Yes, its indeed a more complicated data structure.
In the framework, there are module and core parameters declared by the modules/core and there are cfg drivers that write the parameters. They can work on any backend, file, DB, srcmd... Hence, the drivers or the framework must know the structure of the configuration, i.e. what type of value is stored in which slot. The route_data_t structure is quite complex, the number of carriers and the number of domains is not known in advance, therefore the size of the structure is also unknown. The framework could hardly tell what is stored on a given memory address. The best we could do is to let the carrierroute module write its own configuration and do not touch it by other modules, I mean by the cfg drivers.
Yes, this is true. It would probably not make too much sense to let other modules tinker in this informations, a generic reload function would be more meaningful in this case.
Actually the framework already supports the void* type that could be used for this purpose (with some enhancements). The module could load the config, allocate the necessary space in shm mem, and link it to the global configuration via the void* pointer.
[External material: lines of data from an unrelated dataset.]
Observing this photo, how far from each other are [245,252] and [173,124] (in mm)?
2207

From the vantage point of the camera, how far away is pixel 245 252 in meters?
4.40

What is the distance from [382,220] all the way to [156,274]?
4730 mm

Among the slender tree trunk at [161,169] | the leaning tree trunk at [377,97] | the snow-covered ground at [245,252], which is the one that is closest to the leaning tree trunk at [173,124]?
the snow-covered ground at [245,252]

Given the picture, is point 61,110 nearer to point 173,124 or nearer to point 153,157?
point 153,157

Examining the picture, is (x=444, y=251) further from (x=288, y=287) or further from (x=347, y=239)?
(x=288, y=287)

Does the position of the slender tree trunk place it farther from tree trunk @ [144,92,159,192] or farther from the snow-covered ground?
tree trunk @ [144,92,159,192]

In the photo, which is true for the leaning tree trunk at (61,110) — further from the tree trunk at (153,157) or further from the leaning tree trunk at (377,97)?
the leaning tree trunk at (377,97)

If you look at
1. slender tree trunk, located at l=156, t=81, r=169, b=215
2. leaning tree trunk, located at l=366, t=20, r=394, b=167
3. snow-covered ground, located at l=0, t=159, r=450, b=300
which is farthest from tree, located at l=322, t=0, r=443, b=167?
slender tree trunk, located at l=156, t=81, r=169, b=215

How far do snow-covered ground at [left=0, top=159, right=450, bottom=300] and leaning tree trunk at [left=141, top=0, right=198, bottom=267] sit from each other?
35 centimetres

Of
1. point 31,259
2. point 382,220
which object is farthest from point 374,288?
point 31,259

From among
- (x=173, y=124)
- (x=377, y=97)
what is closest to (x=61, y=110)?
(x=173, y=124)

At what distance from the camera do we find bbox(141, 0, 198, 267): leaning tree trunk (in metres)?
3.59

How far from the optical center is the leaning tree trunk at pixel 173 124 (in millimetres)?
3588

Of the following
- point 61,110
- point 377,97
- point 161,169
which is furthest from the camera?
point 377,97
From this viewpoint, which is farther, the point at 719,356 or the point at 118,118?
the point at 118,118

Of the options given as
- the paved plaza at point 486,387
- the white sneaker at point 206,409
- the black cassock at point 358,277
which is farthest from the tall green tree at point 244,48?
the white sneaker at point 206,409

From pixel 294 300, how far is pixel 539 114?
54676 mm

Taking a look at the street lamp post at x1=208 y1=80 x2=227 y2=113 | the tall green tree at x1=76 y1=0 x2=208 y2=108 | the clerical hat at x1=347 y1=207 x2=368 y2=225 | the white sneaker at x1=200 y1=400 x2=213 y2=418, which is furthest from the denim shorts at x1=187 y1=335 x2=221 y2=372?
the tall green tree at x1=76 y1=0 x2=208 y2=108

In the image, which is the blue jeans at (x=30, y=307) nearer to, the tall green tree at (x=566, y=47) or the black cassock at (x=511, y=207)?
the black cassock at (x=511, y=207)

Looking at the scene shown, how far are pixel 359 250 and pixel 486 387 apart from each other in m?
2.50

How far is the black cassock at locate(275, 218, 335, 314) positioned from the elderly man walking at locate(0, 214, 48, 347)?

From this point the framework could offer:
- consistency: The config would remain the same during a SIP message
processing. Even if there is a new config available, it would be used only for the next message routeing.
- locking: The carrierroute module should not care about locking the
data structures during reading because it is the task of the framework. In fact, the framework supports lockless read because all modifications (except with the atomic flag) copy the entire config block first and modify the clone. This is done for performance reasons because the assumption is that the config rarely changes but it is read many times. This means that even the carrierroute module is not allowed to simply write its data structures. It should always construct a new structure (or clone the existing one) and link the new configuration to the global cfg structure via some interface.
Ok, i understand. This is more or less the same way the module works at the moment.
So I do not see to much benefit of using the cfg framework in this case because the structure that needs to be stored does not have a fixed size, therefore it is hard to specify for the framework. In this case the carrierroute module would be the only one that can read/write the config which is nothing different from the current situation. Or do you think that the consistency and locking are worth the effort?
Good question. In cr we handle it in a way that even the module does not write into this datastructure, and there is only one place which updates it under a lock. (Writing to the route data during runtime would be a problem for the performance as the datastructure is somewhat bigger.) So if its not really fit into the (existing) framework and we don't really benefit from the added consistency at the moment, the only real reason to use a central functionality would be to have a unified interface for reloads across several modules.